In the data below, find the line containing "Patiki via Tapawha" and the line containing "Hardware for the 56x56 pixel window", then reproduce them and every line between, exactly. Omit pictures.

═════ DATA FOR THE TASK

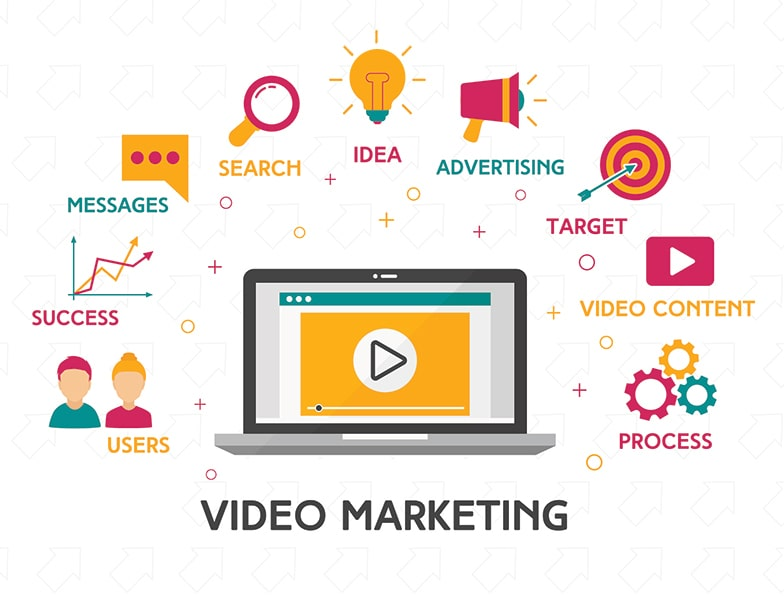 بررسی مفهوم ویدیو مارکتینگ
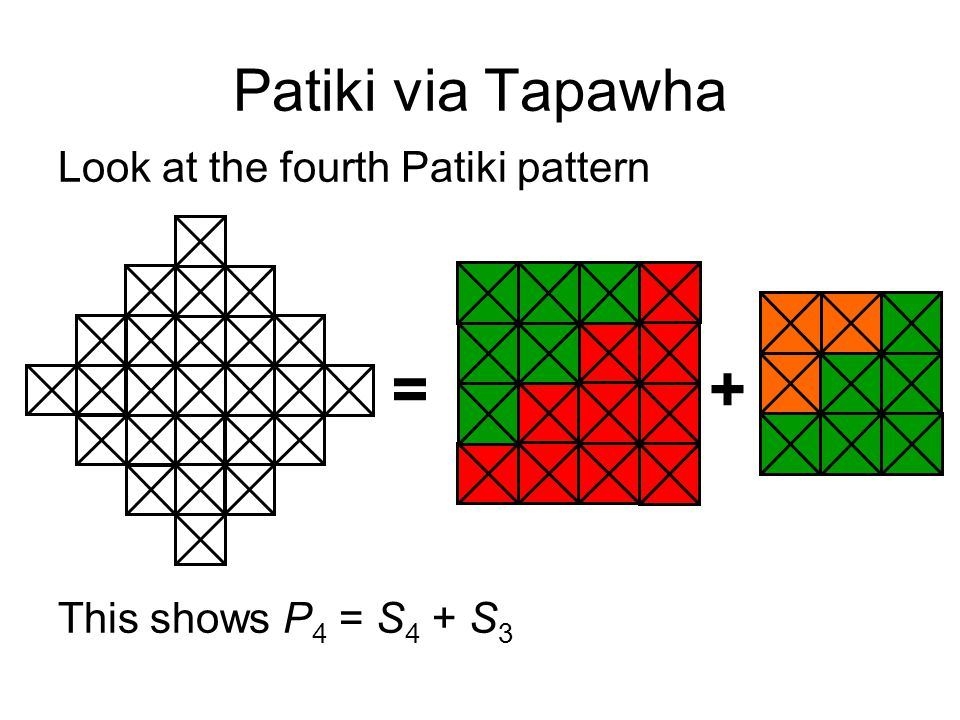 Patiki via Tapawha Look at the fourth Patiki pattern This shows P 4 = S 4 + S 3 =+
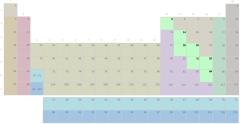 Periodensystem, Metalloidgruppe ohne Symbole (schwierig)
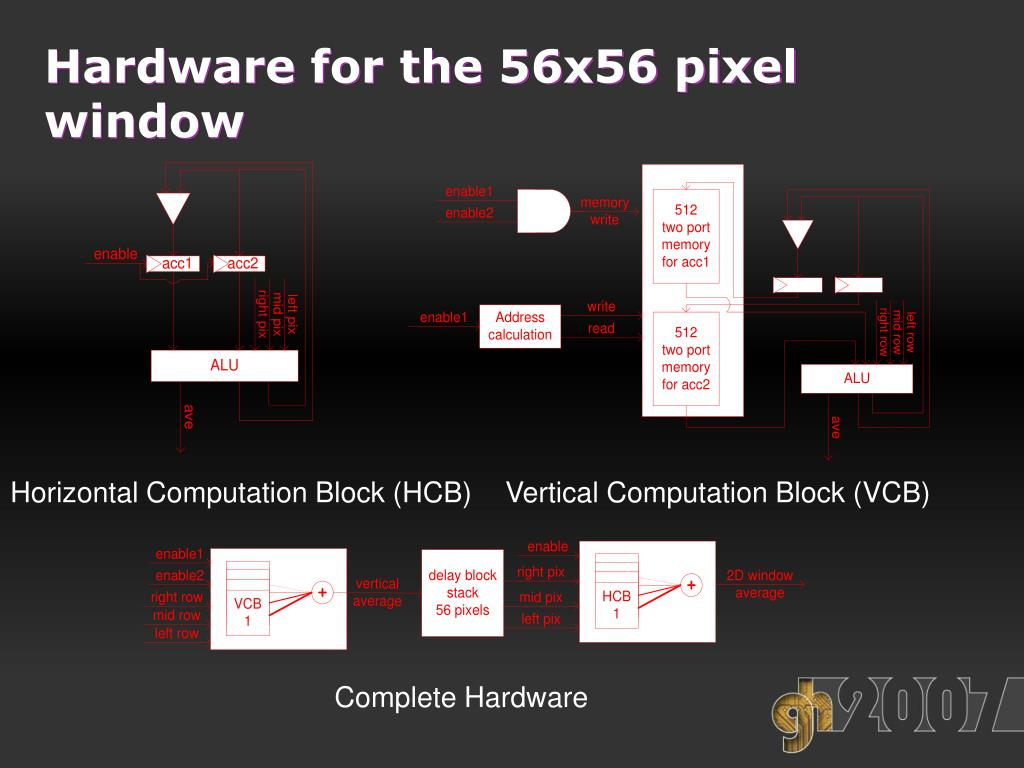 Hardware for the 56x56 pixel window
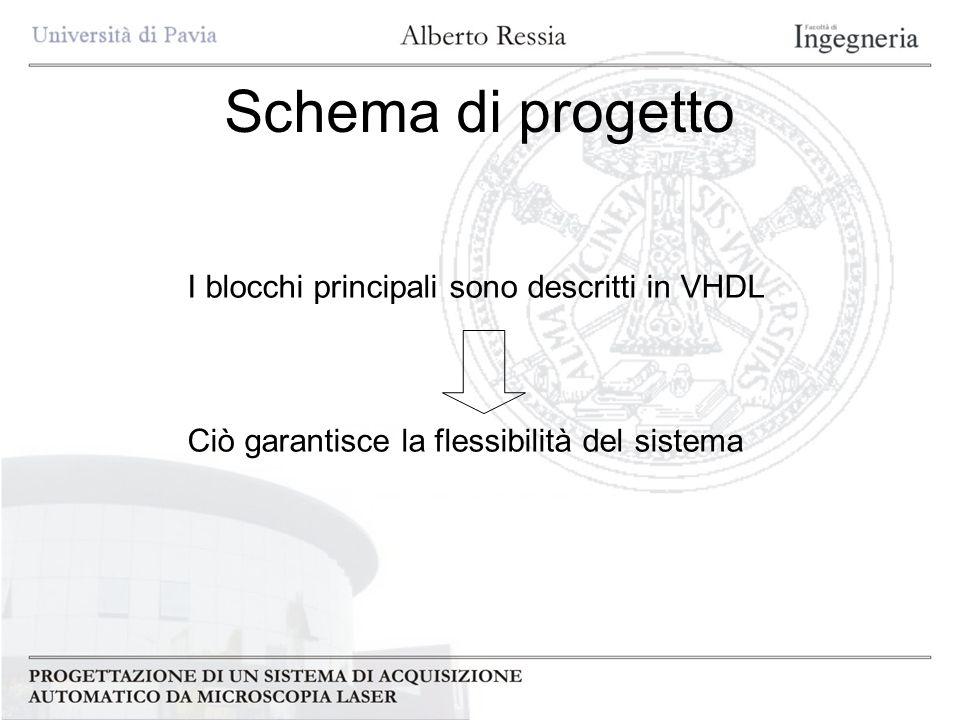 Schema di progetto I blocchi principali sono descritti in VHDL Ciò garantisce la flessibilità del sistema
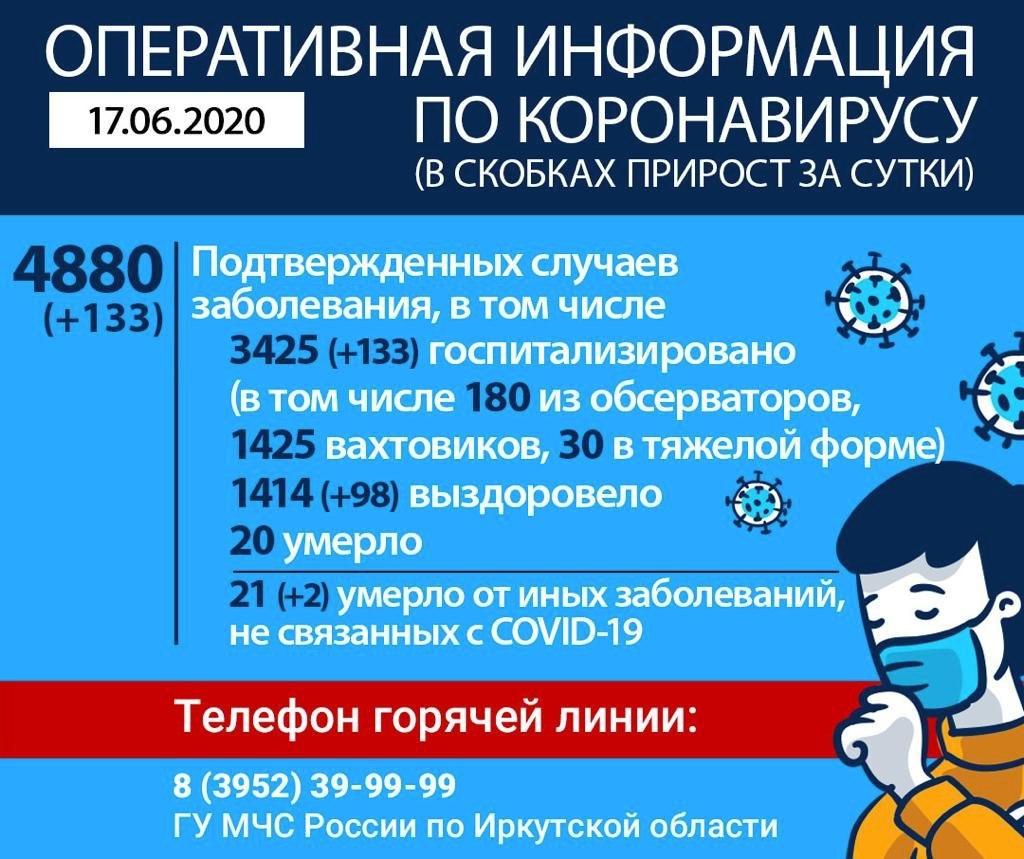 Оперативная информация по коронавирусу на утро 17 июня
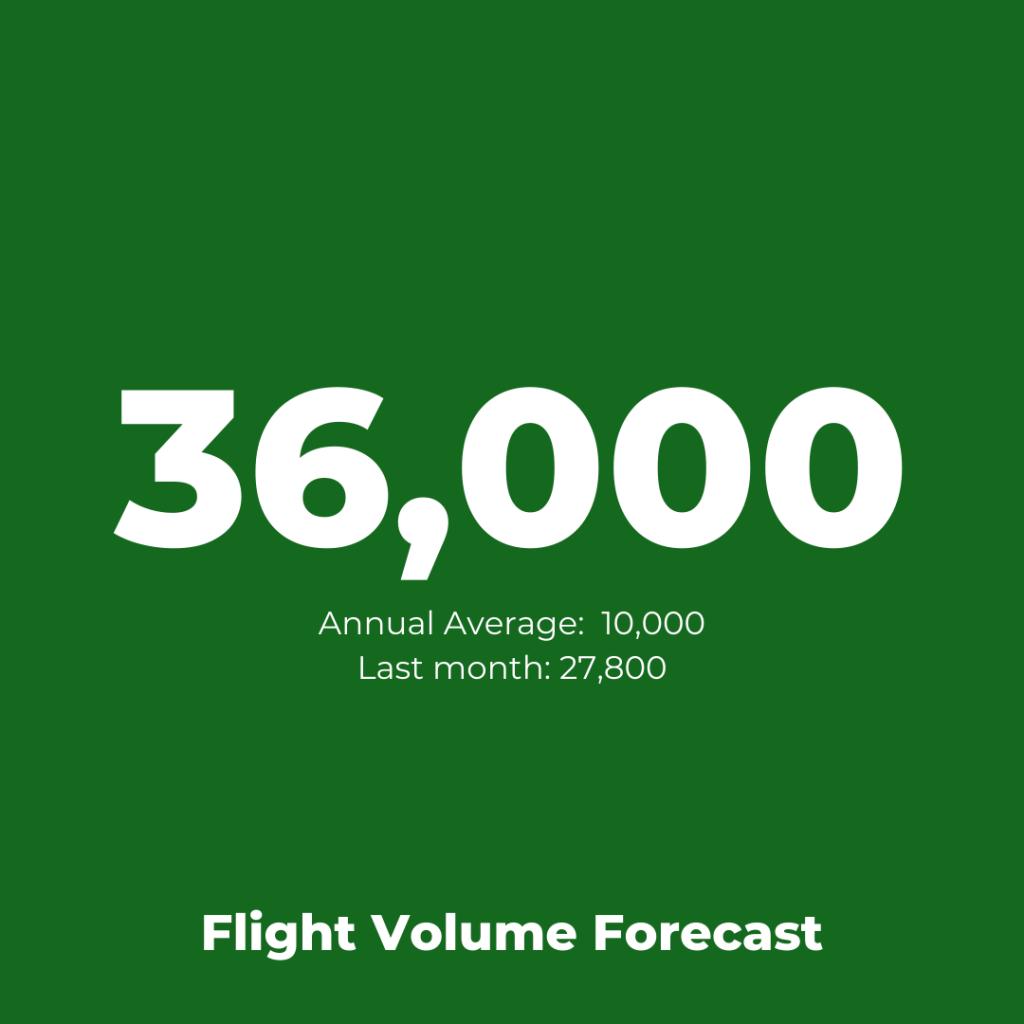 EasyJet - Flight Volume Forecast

══════════

▶ **OUTPUT FOR THIS TASK**
 Patiki via Tapawha Look at the fourth Patiki pattern This shows P 4 = S 4 + S 3 =+
 Periodensystem, Metalloidgruppe ohne Symbole (schwierig)
 Hardware for the 56x56 pixel window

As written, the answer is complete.